GIVEN UNDER MY HAND AND SEAL OF OFFICE, this 12th day of June, 1998.
/s/ XXXXXXXXX XXXXXXX
---------------------------------------------
Notary Public, State of Texas
XXXXXXXXX XXXXXXX, NOTARY PUBLIC
State of Texas
Comm. Exp. 04-03-2001
THE STATE OF MASSACHUSETTS )
)
COUNTY OF SUFFOLK )
BEFORE ME, the undersigned authority, a Notary Public in and for the
State of Massachusetts, on this day personally appeared Xxxx X. Xxxxxxxxx of AEW
Advisors Inc., a Massachusetts corporation, general partner of CIIF Associates
II Limited Partnership, a Delaware limited partnership, [known to me] or [proved
to me through his Texas Drivers License or other document] to be the person and
officer whose name is subscribed to the foregoing instrument, and acknowledged
to me that he executed the same as a duly authorized officer of such
corporation, for the purposes and consideration therein expressed, and in the
capacity therein stated.
GIVEN UNDER MY HAND AND SEAL OF OFFICE, this 19th day of June, 1998.
/s/ XXXX X. XXXXXXXXXXX
----------------------------------------------
Notary Public, State of Massachusetts
ADD
---
Xxxx X. Xxxxxxxxxxx, NOTARY PUBLIC
My Commission Expires Mar. 30, 2001
ADDENDUM TO STANDARD
INDUSTRIAL LEASE AGREEMENT - Page 3
23
EXHIBIT "A"
LEGAL DESCRIPTION
Being an approximate 119,192 square foot lease space located at 0000 Xxxxxxxxx
Xxxxx, Xxxxxx, Xxxxxx Xxxxxx, Xxxxx, in an approximate 119,192 square foot
building known as 0000 Xxxxxxxxx Xxxxx and located on a tract being further
described as:
Metes and bounds description
BEING a 4.355 acre tract out of TRACT "K" in the Walnut Hill Distribution
center North in the City of Irving, Texas as originally recorded in Volume
76081, page 000, Xxxx Xxxxxxx xx Xxxxxx Xxxxxx and corrected by Certificate of
Correction in Volume 77247, Page 0005, Deed Records of Dallas County, and being
more particularly described as follows:
BEGINNING at the intersection of the North line of Tract "K-1" (a 50 foot
private R.O.W. easement) and the East right-of-way line of Xxxx Drive;
THENCE leaving Xxxx Drive South 73 degrees 07' 00" East 22.28 feet along the
North line of said Tract "K-1" to a point for a corner; said point being the
point of curvature of a curve to the left with a central angle of 17 degrees 09'
40" and a radius of 739.65 feet;
THENCE with said curve to the left 221.54 feet to the point of tangency of said
curve;
THENCE continuing along the North line of Tract "K-1" North 89 degrees 43' 20"

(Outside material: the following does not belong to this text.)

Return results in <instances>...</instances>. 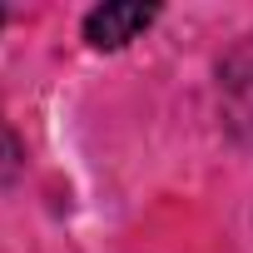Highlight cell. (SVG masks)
<instances>
[{"label": "cell", "mask_w": 253, "mask_h": 253, "mask_svg": "<svg viewBox=\"0 0 253 253\" xmlns=\"http://www.w3.org/2000/svg\"><path fill=\"white\" fill-rule=\"evenodd\" d=\"M223 104H228V124L243 139H253V35L223 65Z\"/></svg>", "instance_id": "obj_1"}, {"label": "cell", "mask_w": 253, "mask_h": 253, "mask_svg": "<svg viewBox=\"0 0 253 253\" xmlns=\"http://www.w3.org/2000/svg\"><path fill=\"white\" fill-rule=\"evenodd\" d=\"M149 20H154L149 5H99V10H89V20H84V40H89L94 50H119V45H129Z\"/></svg>", "instance_id": "obj_2"}, {"label": "cell", "mask_w": 253, "mask_h": 253, "mask_svg": "<svg viewBox=\"0 0 253 253\" xmlns=\"http://www.w3.org/2000/svg\"><path fill=\"white\" fill-rule=\"evenodd\" d=\"M0 20H5V10H0Z\"/></svg>", "instance_id": "obj_3"}]
</instances>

East 360.24 feet to a point for a corner; said point being the Southwest corner
of an 8.019 acre tract conveyed by Las Colinas Corporation to X.X. XxXxxx
DeNemours and Company, Inc., as recorded in Volume 78012, Page 0685, Dallas
County Deed Records, January 17, 1978;
THENCE leaving the North line of Tract "K-1" North 00 degrees 16' 40" West
303.43 feet along the western boundary line of said 8.019 acre tract to a point
for a corner;
THENCE continuing along the western boundary line of said 8.019 acre tract,
North 44 degrees 46' 50" West 266.16 feet to a point for a corner; said point
being in the East right-of-way line of Xxxx Drive; said point also being the
Northwest corner of said 8.019 acre tract;
THENCE along Xxxx Drive South 45 degrees 13' 10" West 439.00 feet to a point for
a corner; said point being the point of curvature of a curve to the left with a
central angle of 28 degrees 20' 45" and a radius of 461.14 feet;
THENCE southwesterly along Xxxx Drive with said curve to the left through a
central angle of 22 degrees 08' 10" a distance of 178.16 feet to the POINT OF
BEGINNING.
CONTAINING 4.355 acres of land, more of less.